Passage provided start

Like ‘champagne bottles being opened’: Scientists document an ancient Arctic methane explosion
What could possibly go wrong, ignoring climate change, the warnings or clues from what science tells us, even if we were just creating a better world with clean energy, and millions of new jobs?
One thing which could go very wrong, are based on the so called positive feedbacks, that is triggering additional processes which eventually lead to more warming.
One of those suspected feedbacks is the release of methane stored or trapped in large quantities in frozen soils in the Arctic or Antarctica, or produced in soils if conditions are right. Methane, although most commonly observed in gas form, can sometimes become trapped at the bottom of the ocean in very deep or cold regions, freezing into a solid substance known as a methane hydrate, also called methane clathrate.
Ice like crystal structures of water, forming a solid, similar to that of ice.
It can remain trapped this way until something destabilizes it.
Originally thought to occur only in the outer regions of the Solar System, where temperatures are low and water ice is common, significant deposits of methane clathrate have been found under sediments on the ocean floors of the Earth.
The observed density of clathrates is around 0.9 g per cubic centimetre, which means that methane hydrate will float to the surface of the sea, unless it is bound in place by being formed in or anchored to sediments.
One cubic metre of the compound releases about 160 cubic metres of methane gas.
This matters because methane is a potent greenhouse gas — its global warming potential, the effect on the atmosphere is up to 34 times as strong as that of carbon dioxide over a period of 100 years or so, according to the IPCC.

Passage provided end

Task directions:
Rewrite the methane article starting with "One thing which" and going on through "called methane clathrate.", swapping "frozen soils" for "permafrost soils". The data after this point is separate from the methane article.

Stored data start

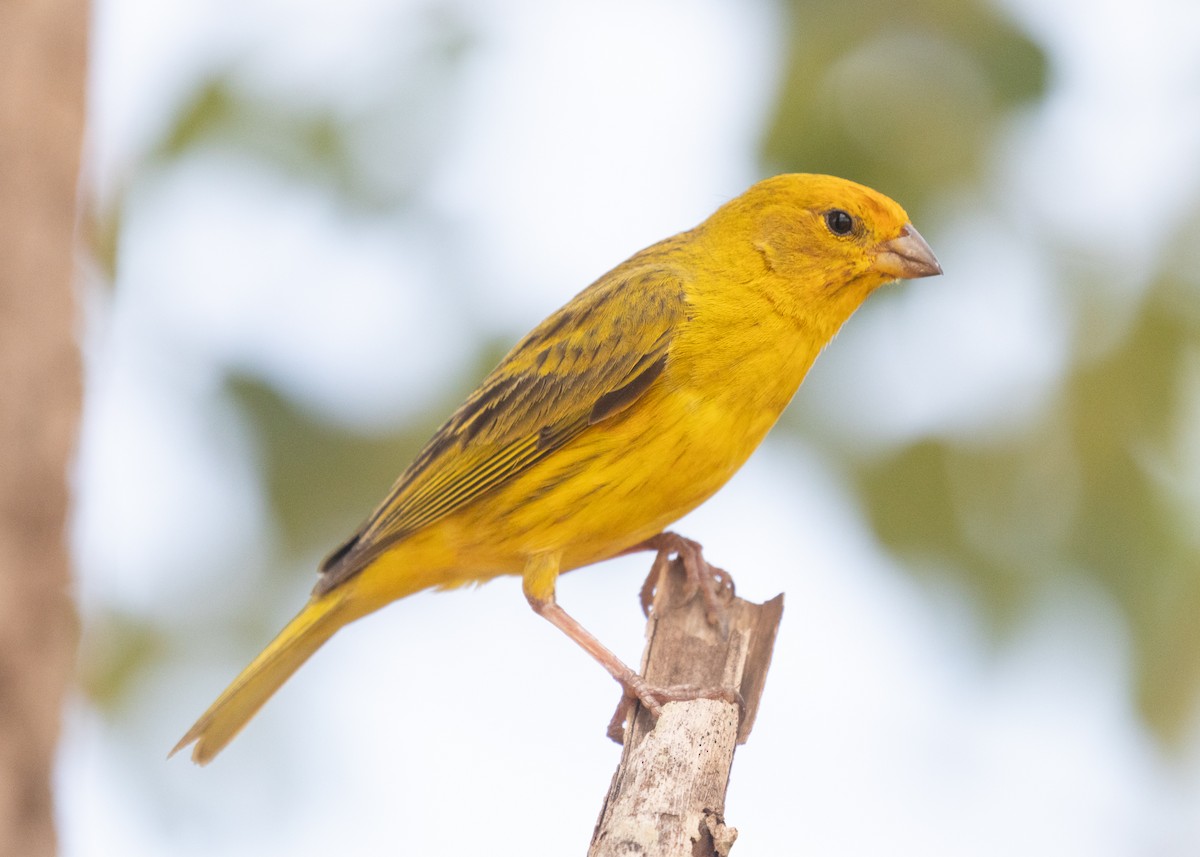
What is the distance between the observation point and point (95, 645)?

Stored data end

Answer for the task:
One thing which could go very wrong, are based on the so called positive feedbacks, that is triggering additional processes which eventually lead to more warming.
One of those suspected feedbacks is the release of methane stored or trapped in large quantities in permafrost soils in the Arctic or Antarctica, or produced in soils if conditions are right. Methane, although most commonly observed in gas form, can sometimes become trapped at the bottom of the ocean in very deep or cold regions, freezing into a solid substance known as a methane hydrate, also called methane clathrate.